Gal, who self-identifies as a compulsive gifter, vigorously defended the practice.
“Side gets postcards at our office all the time from other brokerages that are being sent to agents in an attempt to recruit,” he said via email. “Instead of sending a postcard, we send something of value and use, which is consistent with our mission.”
He also noted that Side doesn’t offer signing bonuses, a veiled reference to Compass and other brokerages that have begun kicking in all-cash offerings as part and parcel of recruiting. However, Side’s first seven agent partners received equity, and stock options are listed as perks included on a slew of Side’s job postings.
“It’s just the new kid on the block trying to sell the same story over and over,” said Jeff Hyland, president of Hilton & Hyland. He expressed skepticism of Side’s no-brand model, adding that “you can’t do that when you get into luxury markets.”

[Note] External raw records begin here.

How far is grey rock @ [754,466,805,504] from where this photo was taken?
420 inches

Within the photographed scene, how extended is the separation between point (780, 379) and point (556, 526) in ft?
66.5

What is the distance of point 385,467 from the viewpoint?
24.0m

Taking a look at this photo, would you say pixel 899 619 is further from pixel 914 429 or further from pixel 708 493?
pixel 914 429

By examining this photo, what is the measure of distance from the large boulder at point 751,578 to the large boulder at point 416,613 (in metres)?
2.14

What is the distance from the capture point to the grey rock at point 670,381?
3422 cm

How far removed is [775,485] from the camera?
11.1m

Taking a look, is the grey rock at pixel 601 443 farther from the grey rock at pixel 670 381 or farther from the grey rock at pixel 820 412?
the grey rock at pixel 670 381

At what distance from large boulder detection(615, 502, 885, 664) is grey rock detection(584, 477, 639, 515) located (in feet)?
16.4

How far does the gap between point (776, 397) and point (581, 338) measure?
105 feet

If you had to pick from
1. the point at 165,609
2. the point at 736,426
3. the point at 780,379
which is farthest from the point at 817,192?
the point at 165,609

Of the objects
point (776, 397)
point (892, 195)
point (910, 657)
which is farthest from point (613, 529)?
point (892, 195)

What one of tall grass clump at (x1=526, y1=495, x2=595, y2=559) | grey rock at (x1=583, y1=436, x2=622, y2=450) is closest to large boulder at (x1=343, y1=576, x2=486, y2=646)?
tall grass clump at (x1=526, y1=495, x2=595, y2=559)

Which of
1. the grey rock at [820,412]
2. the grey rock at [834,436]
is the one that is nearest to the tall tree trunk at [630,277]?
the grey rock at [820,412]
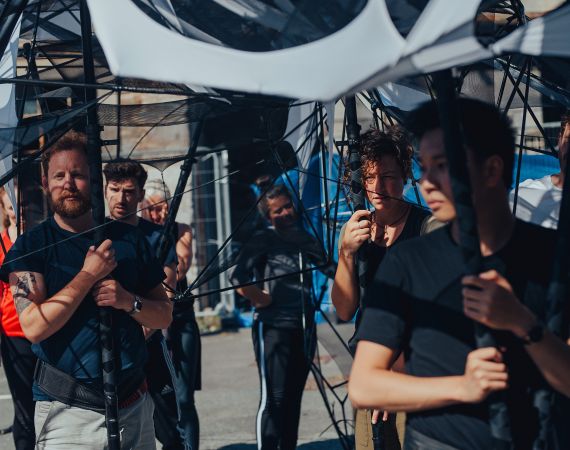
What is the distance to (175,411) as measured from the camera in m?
5.45

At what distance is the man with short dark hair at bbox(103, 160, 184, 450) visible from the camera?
17.6ft

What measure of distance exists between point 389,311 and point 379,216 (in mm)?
1780

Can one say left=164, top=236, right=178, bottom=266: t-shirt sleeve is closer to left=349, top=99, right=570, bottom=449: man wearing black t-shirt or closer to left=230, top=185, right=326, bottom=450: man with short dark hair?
left=230, top=185, right=326, bottom=450: man with short dark hair

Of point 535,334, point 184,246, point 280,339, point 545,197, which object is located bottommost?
point 280,339

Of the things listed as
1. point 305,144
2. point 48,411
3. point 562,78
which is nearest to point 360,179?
point 305,144

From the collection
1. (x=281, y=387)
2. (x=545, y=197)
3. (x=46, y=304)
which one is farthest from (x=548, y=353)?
(x=281, y=387)

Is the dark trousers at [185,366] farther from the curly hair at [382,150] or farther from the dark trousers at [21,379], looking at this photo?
the curly hair at [382,150]

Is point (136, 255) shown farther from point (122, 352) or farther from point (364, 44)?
point (364, 44)

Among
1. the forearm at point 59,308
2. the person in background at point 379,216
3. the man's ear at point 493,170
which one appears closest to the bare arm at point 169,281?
the person in background at point 379,216

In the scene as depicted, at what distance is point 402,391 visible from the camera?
8.22 feet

It’s no secret that Gal holds little regard for many of Side’s competitors. During a July interview, he lambasted brokerages including Compass, Realogy firms, eXp Holdings and REMAX.
“There are not a lot of top producing agents at those companies anymore,” he told the podcast “Real Trends.” When the interviewer gently called him out, he sighed.

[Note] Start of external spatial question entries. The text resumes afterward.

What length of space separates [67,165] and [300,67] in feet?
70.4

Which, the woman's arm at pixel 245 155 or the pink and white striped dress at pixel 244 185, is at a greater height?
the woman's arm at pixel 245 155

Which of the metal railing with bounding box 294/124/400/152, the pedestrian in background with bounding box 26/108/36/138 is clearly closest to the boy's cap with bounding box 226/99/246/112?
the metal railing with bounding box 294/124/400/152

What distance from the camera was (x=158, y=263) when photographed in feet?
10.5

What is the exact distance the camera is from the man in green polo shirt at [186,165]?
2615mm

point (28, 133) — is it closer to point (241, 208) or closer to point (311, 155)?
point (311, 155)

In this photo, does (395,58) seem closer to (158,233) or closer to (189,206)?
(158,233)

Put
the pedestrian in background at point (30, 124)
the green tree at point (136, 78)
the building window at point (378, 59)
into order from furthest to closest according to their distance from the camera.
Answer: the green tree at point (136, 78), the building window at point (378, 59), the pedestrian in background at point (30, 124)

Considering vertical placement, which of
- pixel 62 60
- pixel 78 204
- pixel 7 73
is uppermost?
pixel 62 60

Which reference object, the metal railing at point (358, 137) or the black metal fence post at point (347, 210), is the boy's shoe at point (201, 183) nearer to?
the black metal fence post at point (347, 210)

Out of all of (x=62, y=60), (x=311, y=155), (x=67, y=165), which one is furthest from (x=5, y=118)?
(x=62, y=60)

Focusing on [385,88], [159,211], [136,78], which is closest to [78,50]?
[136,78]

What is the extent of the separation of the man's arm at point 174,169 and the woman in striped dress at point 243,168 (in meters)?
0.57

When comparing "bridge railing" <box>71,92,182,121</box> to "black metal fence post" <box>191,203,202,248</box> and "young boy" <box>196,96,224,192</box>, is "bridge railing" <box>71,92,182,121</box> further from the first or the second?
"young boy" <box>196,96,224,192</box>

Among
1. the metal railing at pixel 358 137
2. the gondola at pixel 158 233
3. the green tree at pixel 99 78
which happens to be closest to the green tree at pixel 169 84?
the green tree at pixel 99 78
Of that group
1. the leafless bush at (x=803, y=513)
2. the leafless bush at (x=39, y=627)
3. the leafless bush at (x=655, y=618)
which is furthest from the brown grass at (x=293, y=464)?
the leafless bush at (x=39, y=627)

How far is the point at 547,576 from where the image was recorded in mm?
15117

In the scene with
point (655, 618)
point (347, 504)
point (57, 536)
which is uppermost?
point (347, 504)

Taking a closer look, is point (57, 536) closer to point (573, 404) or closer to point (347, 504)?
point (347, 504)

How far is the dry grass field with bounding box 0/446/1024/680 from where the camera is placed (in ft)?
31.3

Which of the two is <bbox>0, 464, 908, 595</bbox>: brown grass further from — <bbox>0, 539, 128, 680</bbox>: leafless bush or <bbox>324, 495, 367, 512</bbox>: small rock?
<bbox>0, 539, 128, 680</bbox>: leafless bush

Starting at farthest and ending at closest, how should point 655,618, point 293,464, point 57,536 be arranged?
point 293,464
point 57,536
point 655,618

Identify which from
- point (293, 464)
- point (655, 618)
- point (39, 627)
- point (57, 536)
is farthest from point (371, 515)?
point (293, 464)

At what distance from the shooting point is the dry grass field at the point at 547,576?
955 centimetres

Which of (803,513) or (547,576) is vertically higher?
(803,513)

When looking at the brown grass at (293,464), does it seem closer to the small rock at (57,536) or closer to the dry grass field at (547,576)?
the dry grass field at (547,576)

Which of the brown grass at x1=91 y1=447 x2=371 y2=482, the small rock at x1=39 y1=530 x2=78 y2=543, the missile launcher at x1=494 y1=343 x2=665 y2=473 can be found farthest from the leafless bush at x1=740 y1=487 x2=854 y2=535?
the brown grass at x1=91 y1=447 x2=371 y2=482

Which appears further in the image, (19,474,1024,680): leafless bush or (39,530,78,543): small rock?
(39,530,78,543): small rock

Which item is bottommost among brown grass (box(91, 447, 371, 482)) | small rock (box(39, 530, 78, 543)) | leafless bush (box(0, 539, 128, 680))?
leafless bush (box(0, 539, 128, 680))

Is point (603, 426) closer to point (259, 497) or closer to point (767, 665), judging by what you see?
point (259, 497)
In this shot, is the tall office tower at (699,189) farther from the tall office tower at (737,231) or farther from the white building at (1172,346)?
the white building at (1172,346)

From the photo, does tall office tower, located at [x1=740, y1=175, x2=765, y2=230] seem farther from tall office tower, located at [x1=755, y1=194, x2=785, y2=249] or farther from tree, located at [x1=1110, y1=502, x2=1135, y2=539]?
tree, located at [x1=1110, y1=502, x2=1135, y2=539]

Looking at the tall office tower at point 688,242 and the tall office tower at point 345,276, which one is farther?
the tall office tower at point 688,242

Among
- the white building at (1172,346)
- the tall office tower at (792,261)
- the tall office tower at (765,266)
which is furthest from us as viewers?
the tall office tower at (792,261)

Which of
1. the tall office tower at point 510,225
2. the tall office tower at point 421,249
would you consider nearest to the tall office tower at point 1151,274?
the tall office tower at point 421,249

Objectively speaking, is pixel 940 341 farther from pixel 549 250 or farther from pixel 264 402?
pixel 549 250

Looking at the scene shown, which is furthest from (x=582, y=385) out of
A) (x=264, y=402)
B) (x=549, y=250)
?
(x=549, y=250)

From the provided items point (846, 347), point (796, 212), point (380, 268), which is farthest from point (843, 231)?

“It’s just what’s true,” he said. “I’m not looking to pick fights, I’m just very sober about what is and what isn’t.”
In an email to The Real Deal, Gal responded to a question about the founders’ real estate bona fides by saying, “we have a very high bar for who we hire, and unfortunately most of the corporate leadership and management inside real estate brokerages do not meet that bar.”
Biting into the Big Apple
Love it or hate it, Side’s war chest and appetite for growth are attracting attention.

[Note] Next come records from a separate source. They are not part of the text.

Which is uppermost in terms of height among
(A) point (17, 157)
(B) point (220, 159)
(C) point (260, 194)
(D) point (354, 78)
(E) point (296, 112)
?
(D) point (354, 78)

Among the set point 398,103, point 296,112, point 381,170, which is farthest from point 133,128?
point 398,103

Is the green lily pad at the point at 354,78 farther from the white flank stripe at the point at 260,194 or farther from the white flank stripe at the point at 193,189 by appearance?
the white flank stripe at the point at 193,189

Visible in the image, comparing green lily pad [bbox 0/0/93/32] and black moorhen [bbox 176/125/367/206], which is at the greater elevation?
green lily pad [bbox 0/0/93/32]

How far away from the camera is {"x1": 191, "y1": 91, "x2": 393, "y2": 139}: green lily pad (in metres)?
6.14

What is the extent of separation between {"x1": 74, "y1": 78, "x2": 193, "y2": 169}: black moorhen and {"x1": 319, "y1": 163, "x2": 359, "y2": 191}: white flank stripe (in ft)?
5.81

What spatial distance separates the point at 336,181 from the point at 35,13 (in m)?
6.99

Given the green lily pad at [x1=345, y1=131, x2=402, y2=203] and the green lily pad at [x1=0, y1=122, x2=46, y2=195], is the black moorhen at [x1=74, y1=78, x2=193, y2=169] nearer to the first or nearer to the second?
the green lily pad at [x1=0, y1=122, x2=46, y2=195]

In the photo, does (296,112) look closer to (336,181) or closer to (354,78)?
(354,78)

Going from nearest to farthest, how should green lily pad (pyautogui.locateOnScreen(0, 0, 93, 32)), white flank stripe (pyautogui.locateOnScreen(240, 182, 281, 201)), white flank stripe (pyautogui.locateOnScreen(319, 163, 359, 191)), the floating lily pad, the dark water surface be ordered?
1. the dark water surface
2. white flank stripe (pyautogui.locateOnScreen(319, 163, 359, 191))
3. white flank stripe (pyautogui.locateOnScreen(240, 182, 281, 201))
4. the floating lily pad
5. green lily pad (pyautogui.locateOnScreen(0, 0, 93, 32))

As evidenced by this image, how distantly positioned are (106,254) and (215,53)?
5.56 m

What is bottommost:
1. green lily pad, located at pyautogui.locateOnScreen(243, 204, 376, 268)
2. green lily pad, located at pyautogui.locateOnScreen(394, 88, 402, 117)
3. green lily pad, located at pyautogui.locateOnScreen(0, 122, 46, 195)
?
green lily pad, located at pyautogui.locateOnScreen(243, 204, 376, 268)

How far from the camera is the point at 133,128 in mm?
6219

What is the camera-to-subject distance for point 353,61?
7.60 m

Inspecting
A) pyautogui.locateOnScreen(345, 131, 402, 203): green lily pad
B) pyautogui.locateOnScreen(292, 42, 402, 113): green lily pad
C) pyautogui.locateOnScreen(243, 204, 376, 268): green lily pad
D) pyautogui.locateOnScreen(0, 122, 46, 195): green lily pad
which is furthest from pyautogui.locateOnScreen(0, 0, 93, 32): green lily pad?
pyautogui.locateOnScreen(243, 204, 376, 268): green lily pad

Over the summer, there have been rumblings within the New York City brokerage community that Side has begun hunting for someone to serve as its broker of record in the state and interview agents. In August, Saunders put a call out on LinkedIn that Side was looking to hire managing brokers in Oregon, Washington, New York, Colorado and the Washington, D.C., area. Gal said the firm planned to launch its New York operations early next year.
Side’s eastward expansion comes as another California staple, The Agency, is setting up shop in New York, with its first office slated to open this month in Long Island City. The migration shows the scope of opportunity the New York market represents to firms, but it won’t be a cakewalk.
Ryan Serhant, who started his own brokerage last year and arguably could have been a top recruit for Side if the clocks were wound back, said he loves the firm’s concept but expressed doubts about how the model would fare in a luxury market like New York.
“Consumers want large brands to represent them, it’s just the way it works,” he said. “Look what they’re wearing. Look where they buy. Look what they spend just to be on Fifth Avenue just because they can say they live on Fifth Avenue. It’s just a different type of clientele.”
Richard Grossman of Brown Harris Stevens agreed, questioning how many top agents would be lured by the support services at Side and the dream of owning their own brand.
“My experience is that companies support their biggest brokers and largest teams in a very, very significant way,” he said. “It’s an interesting idea, but I really question whether that is going to be scalable.”
Time will tell how many agents will truly jump at the chance to start their own brand, but once an agent takes the plunge, hopping to another firm would be challenging, according to Bacal.
“If you leave, it’s major failure,” said Bacal. “You’re telling the world you can’t create your own business, so you’d never leave.”